Rona nie było, Seamus i Dean już spali, natomiast Neville wyglądał, jakby czekał na Harry'ego.
- Hej, Harry. Możemy porozmawiać? - zapytał.
- Teraz?
- Dobrze by było. - odparł.
- Jasne. - Harry podszedł do Gryfona i usiadł obok niego na łóżku Neville'a.
Longbottom rozejrzał się po dormitorium i rzucił kilka zaklęć za pomocą swojej różdżki. Harry niewerbalnie również dodał kilka, zanim ponownie schował różdżkę pod rękaw.
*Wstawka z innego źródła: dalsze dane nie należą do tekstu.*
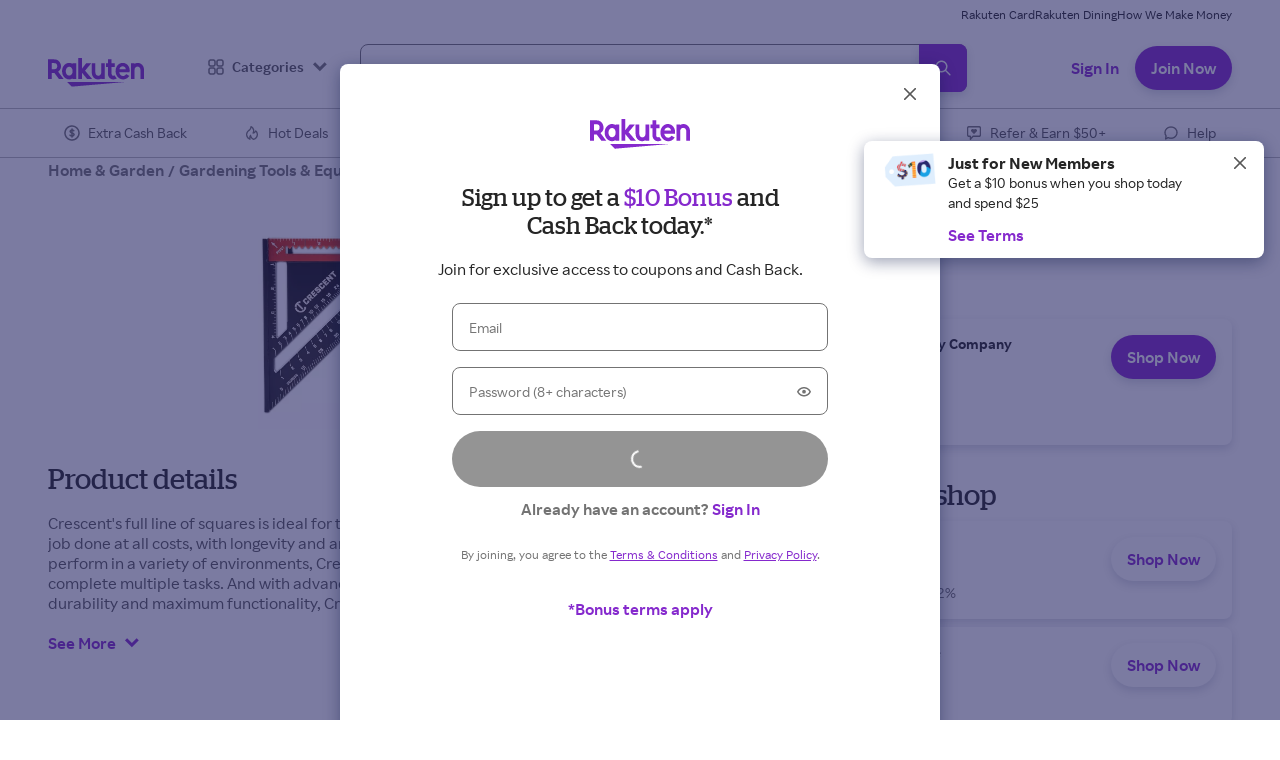

--- FILE ---
content_type: application/javascript
request_url: https://static.rakuten.com/assets/acq/_next/static/chunks/5892.a997dc49df1bdb80.js
body_size: 1822
content:
"use strict";(self.webpackChunk_N_E=self.webpackChunk_N_E||[]).push([[5892],{25892:function(e,t,r){r.r(t);var o=r(59499);r(67294);var i=r(33823),n=r(66484),c=r(28694),l=r(68527),a=r(12763),d=r(14526),u=r(23229),p=r(81263),s=r(35944);function ownKeys(e,t){var r=Object.keys(e);if(Object.getOwnPropertySymbols){var o=Object.getOwnPropertySymbols(e);t&&(o=o.filter(function(t){return Object.getOwnPropertyDescriptor(e,t).enumerable})),r.push.apply(r,o)}return r}function _objectSpread(e){for(var t=1;t<arguments.length;t++){var r=null!=arguments[t]?arguments[t]:{};t%2?ownKeys(Object(r),!0).forEach(function(t){(0,o.Z)(e,t,r[t])}):Object.getOwnPropertyDescriptors?Object.defineProperties(e,Object.getOwnPropertyDescriptors(r)):ownKeys(Object(r)).forEach(function(t){Object.defineProperty(e,t,Object.getOwnPropertyDescriptor(r,t))})}return e}var v=d.Ec.similarProductsHeading;t.default=function(e){var t=e.topicData,r=void 0===t?{}:t,o=e.node,d=(0,p.Vi)().pageData,_=o.itemData,g=d.trendingProducts,y=d.productCategory,b=d.ratItemGenre,f=d.productId,m=(0,i.sG)().isMobile,O=(0,n.Fg)();if(!(null==g?void 0:g.length))return null;var h=m?"Web-Mobile":"Web-Desktop",j=null==g?void 0:g.map(function(e,t){var r=(null==e?void 0:e.stores_found)!=="1",o=(null==e?void 0:e.is_eligible_for_pdp)==="true",n=(null==e?void 0:e.title)||"",c=(0,u.Do)(n);return{id:null==e?void 0:e.product_id,cardImage:"".concat(i.vc.get("productsImageHost")).concat(null==e?void 0:e.image_url),cardImageAlt:null==e?void 0:e.store_name,ctaUrl:o?"/products/".concat(c,"/").concat(null==e?void 0:e.product_id):(0,u.Uj)(e,{sourceName:h,ratItemGenre:b}),isExternal:!o,merchantText:r?"Compare all stores":null==e?void 0:e.store_name,previousPriceText:null==e?void 0:e.list_price,productNameText:null==e?void 0:e.title,rewardText:null==e?void 0:e.cash_back,salePriceText:null==e?void 0:e.sale_price,soldByText:r?"":"Sold by",tag:null==e?void 0:e.tag,viewEvent:{__typename:"ViewEvent",eventName:"View Tile",payloadId:"similar-products-carousel-".concat(null==e?void 0:e.product_id)},actionEvents:[{__typename:"ActionEvent",key:"image_ctaurl",eventName:"Click Tile",payloadId:"similar-products-carousel-".concat(null==e?void 0:e.product_id)}],payloads:[{__typename:"Payload",id:"similar-products-carousel-".concat(null==e?void 0:e.product_id),payload:{is_tiered:!1,reward_amount:null==e?void 0:e.display_amount,reward_show_up_to:null==e?void 0:e.show_upto,reward_text:null==e?void 0:e.cash_back,reward_type:null==e?void 0:e.display_type,sale_price:null==e?void 0:e.sale_price,prev_price:null==e?void 0:e.list_price,store_id:null==e?void 0:e.store_id,tile_index:t,tile_length:g.length,available_stores:null==e?void 0:e.stores_found,item_type:"Product",tile_id:null==e?void 0:e.product_id,tile_name:null==e?void 0:e.title,tile_source:y,topic_name:"".concat(v)}}]}});return(0,s.BX)(c.ZP,_objectSpread(_objectSpread({},r),{},{threshold:.2,children:[(null==_?void 0:_.showdivider_text)==="true"&&(0,s.tZ)(l.xu,{px:O.sizes.grid.margin,children:(0,s.tZ)(l.iz,{m:0,mt:"large",color:"border.divider"})}),(0,s.tZ)(a.Z,{topicData:{title:v,wrapperProps:{marginTop:"large"}},products:j,"data-testid":"product-similar-products"},"product-carousel-".concat(f))]}))}},23229:function(e,t,r){function slugFactory(e){return e.toLowerCase().replace(/'/g,"").replace(/[^a-z0-9]/gi," ").split(/\s+/).slice(0,5).join("-")}r.d(t,{vx:function(){return getRatData},Uj:function(){return getShoppingUrl},Do:function(){return slugFactory}});var o=r(16835),i=r(59499);function ownKeys(e,t){var r=Object.keys(e);if(Object.getOwnPropertySymbols){var o=Object.getOwnPropertySymbols(e);t&&(o=o.filter(function(t){return Object.getOwnPropertyDescriptor(e,t).enumerable})),r.push.apply(r,o)}return r}function getRatData(e,t,r){var n,c=function(e){for(var t=1;t<arguments.length;t++){var r=null!=arguments[t]?arguments[t]:{};t%2?ownKeys(Object(r),!0).forEach(function(t){(0,i.Z)(e,t,r[t])}):Object.getOwnPropertyDescriptors?Object.defineProperties(e,Object.getOwnPropertyDescriptors(r)):ownKeys(Object(r)).forEach(function(t){Object.defineProperty(e,t,Object.getOwnPropertyDescriptor(r,t))})}return e}({},e),l={itemid:[],igenre:[],price:[],shopIdList:[],similarProductIds:[]},a=(null==t?void 0:null===(n=t.data)||void 0===n?void 0:n.product_details)||{},d=a.stores_data,u=a.product_id,p=void 0===u?"":u,s=a.category_id,v=void 0===s?"":s,_=((null==r?void 0:r.data)||{}).similarProducts;return(void 0===d?[]:d).forEach(function(e){return l.itemid.push(e.listing_id||p),l.igenre.push(v),l.price.push((e.sale_price||e.list_price||"").replace("$","")),l.shopIdList.push(e.id),null}),l.similarProductIds=(void 0===_?[]:_).map(function(e){return e.listing_id||e.product_id}),Object.entries(l).forEach(function(e){var t=(0,o.Z)(e,2),r=t[0],i=t[1];c[r]=i.join()}),c}var n=r(14526);function getShoppingUrl_ownKeys(e,t){var r=Object.keys(e);if(Object.getOwnPropertySymbols){var o=Object.getOwnPropertySymbols(e);t&&(o=o.filter(function(t){return Object.getOwnPropertyDescriptor(e,t).enumerable})),r.push.apply(r,o)}return r}function getShoppingUrl_objectSpread(e){for(var t=1;t<arguments.length;t++){var r=null!=arguments[t]?arguments[t]:{};t%2?getShoppingUrl_ownKeys(Object(r),!0).forEach(function(t){(0,i.Z)(e,t,r[t])}):Object.getOwnPropertyDescriptors?Object.defineProperties(e,Object.getOwnPropertyDescriptors(r)):getShoppingUrl_ownKeys(Object(r)).forEach(function(t){Object.defineProperty(e,t,Object.getOwnPropertyDescriptor(r,t))})}return e}var addParam=function(e,t){var r=arguments.length>2&&void 0!==arguments[2]?arguments[2]:"",o=!(arguments.length>3)||void 0===arguments[3]||arguments[3];return null==t?r:"".concat(r).concat(r.includes("?")?"&":"?").concat(e,"=").concat(o?encodeURIComponent(t):t)},addParams=function(e){var t=arguments.length>1&&void 0!==arguments[1]?arguments[1]:"",r=!(arguments.length>2)||void 0===arguments[2]||arguments[2];return Object.entries(e).reduce(function(e,t){var i=(0,o.Z)(t,2);return addParam(i[0],i[1],e,r)},t)};function getShoppingUrl(e,t){var r="";if(null!=e&&e.shop_now_url){var o={ratItemId:e.listing_id||e.product_id||null,ratItemPrice:(e.sale_price||e.list_price||"").replace("$",""),prev_page_type:n.c7.products};r=addParams(getShoppingUrl_objectSpread(getShoppingUrl_objectSpread({store_url:null==e?void 0:e.product_url},o),t),e.shop_now_url)}return r}}}]);
//# sourceMappingURL=5892.a997dc49df1bdb80.js.map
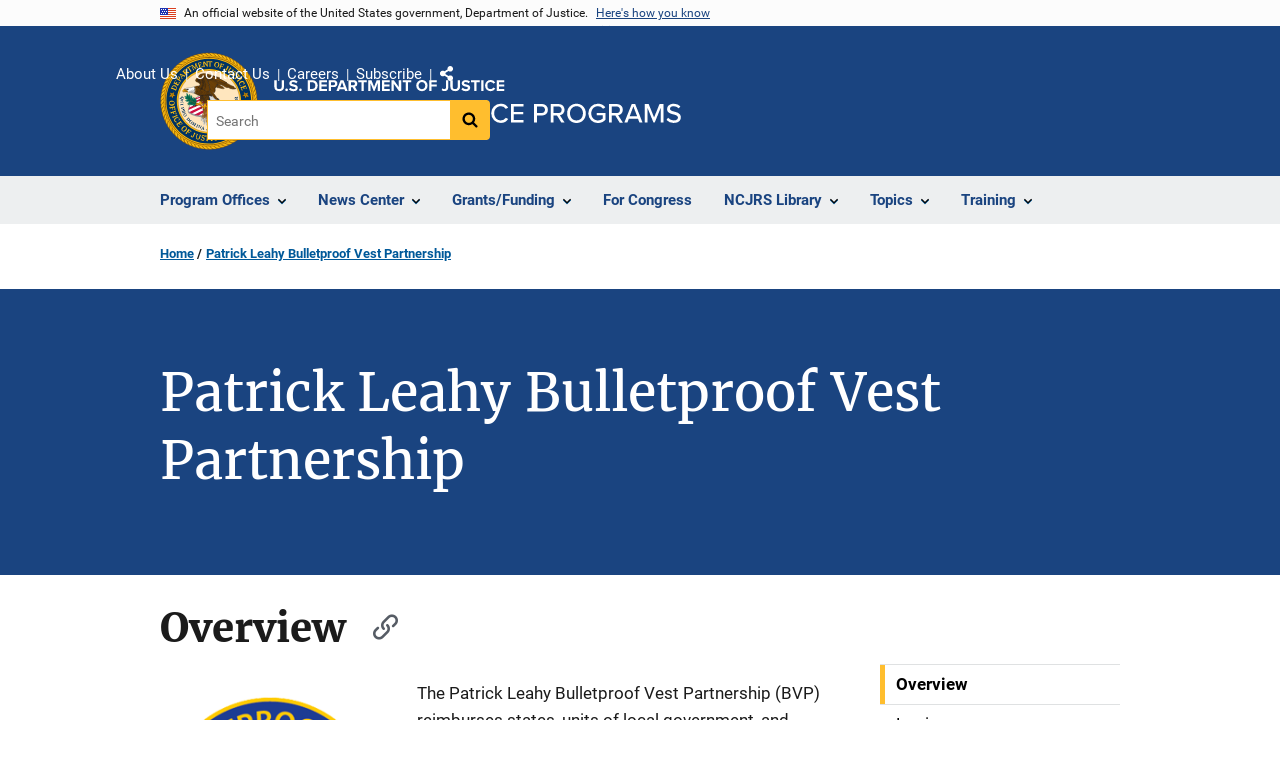

--- FILE ---
content_type: image/svg+xml
request_url: https://www.ojp.gov/themes/custom/ojp/assets/images/ojp/fb.svg
body_size: -188
content:
<svg xmlns="http://www.w3.org/2000/svg" width="16" height="15" viewBox="0 0 16 15">
    <path fill="#4267B2" fill-rule="nonzero" d="M15.117 0H.883C.395 0 0 .37 0 .828v13.344c0 .457.395.828.883.828h7.669V9.2H6.469V6.927h2.083v-1.67c0-1.937 1.263-2.992 3.106-2.992a18.88 18.88 0 0 1 1.86.087v2.025h-1.27c-1.004 0-1.2.445-1.2 1.102v1.446h2.4l-.311 2.27h-2.103V15h4.083c.488 0 .883-.37.883-.828V.828C16 .37 15.605 0 15.117 0z"/>
</svg>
- Co się dokładnie stało na cmentarzu, Harry? - zapytał cicho chłopak.
- Puchar był świstoklikiem. - zaczął Harry. - Złapałem go razem z Cedrikiem. - skrzywił się prawie niewidocznie, choć nie umknęło to uwadze Neville'a. - Teleportował nas na cmentarz, gdzie był Glizdogon i szczur pomógł odrodzić się Voldemortowi. No i w międzyczasie zabił Diggory'ego. - Neville wzdrygnął się na imię jego ojca.
- Co dalej? - Harry spojrzał na niego z wahaniem w oczach. - Potem zaczęliśmy pojedynek i udało mi się złapać puchar, który zabrał nas przed labirynt.
- Nie kłamiesz, Harry? - zapytał nadzwyczaj spokojnie Gryfon.
- Nie. - zaprzeczył, może nieco za szybko. Neville rozejrzał się po dormitorium, jakby ktoś miał ich obserwować. Kiedy nikogo nie zauważył, zwrócił się ponownie do Harry'ego.
- Wiesz coś o władcach żywiołów? - Harry zamarł.